Task: Format the records as a Markdown table with the columns Row and Line. Start at the first line of the records, end with the line containing "Answer: the orange", and leave out blank lines.

(Excerpts from a spatial dataset)
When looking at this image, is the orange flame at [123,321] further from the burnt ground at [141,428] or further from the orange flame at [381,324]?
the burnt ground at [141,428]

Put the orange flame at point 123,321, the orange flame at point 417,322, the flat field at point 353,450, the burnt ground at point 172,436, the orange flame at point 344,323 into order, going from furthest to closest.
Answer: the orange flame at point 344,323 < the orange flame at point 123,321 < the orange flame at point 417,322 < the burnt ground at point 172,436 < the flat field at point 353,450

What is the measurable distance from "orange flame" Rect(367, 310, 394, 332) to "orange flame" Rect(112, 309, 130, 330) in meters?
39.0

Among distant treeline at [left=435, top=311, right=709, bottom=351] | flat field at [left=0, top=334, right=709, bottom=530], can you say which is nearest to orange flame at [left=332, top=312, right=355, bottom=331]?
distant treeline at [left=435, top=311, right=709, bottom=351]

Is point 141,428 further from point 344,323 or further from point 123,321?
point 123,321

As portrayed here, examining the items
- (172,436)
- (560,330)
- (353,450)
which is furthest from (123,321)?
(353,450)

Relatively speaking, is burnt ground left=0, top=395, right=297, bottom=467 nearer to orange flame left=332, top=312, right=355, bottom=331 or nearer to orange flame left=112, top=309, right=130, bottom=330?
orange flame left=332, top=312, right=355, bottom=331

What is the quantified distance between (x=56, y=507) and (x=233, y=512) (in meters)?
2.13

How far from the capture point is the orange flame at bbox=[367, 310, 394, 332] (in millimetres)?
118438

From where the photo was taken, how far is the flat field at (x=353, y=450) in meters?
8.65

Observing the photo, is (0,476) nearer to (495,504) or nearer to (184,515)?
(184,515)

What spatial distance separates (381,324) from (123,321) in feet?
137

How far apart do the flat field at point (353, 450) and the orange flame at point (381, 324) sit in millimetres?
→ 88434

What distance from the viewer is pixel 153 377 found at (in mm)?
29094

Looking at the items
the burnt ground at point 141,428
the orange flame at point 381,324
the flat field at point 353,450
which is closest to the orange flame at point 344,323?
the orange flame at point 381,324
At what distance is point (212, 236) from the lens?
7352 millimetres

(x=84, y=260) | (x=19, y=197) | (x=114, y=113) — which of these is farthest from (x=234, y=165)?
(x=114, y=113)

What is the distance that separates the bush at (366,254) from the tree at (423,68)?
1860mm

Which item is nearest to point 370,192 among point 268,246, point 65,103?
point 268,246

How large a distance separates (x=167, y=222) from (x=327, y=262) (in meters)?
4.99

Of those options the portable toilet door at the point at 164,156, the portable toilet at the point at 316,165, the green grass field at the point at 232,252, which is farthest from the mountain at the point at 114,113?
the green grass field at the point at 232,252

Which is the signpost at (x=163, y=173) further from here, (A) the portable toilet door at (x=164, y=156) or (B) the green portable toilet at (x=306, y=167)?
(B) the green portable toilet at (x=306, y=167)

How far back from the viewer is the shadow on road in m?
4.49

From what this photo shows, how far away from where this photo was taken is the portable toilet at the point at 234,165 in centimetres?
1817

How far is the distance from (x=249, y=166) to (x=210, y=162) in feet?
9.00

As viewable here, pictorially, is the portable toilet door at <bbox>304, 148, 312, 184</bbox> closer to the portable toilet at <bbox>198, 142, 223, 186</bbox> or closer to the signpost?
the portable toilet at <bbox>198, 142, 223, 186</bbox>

The solution:
| Row | Line |
|---|---|
| 1 | When looking at this image, is the orange flame at [123,321] further from the burnt ground at [141,428] or further from the orange flame at [381,324]? |
| 2 | the burnt ground at [141,428] |
| 3 | Put the orange flame at point 123,321, the orange flame at point 417,322, the flat field at point 353,450, the burnt ground at point 172,436, the orange flame at point 344,323 into order, going from furthest to closest. |
| 4 | Answer: the orange flame at point 344,323 < the orange flame at point 123,321 < the orange flame at point 417,322 < the burnt ground at point 172,436 < the flat field at point 353,450 |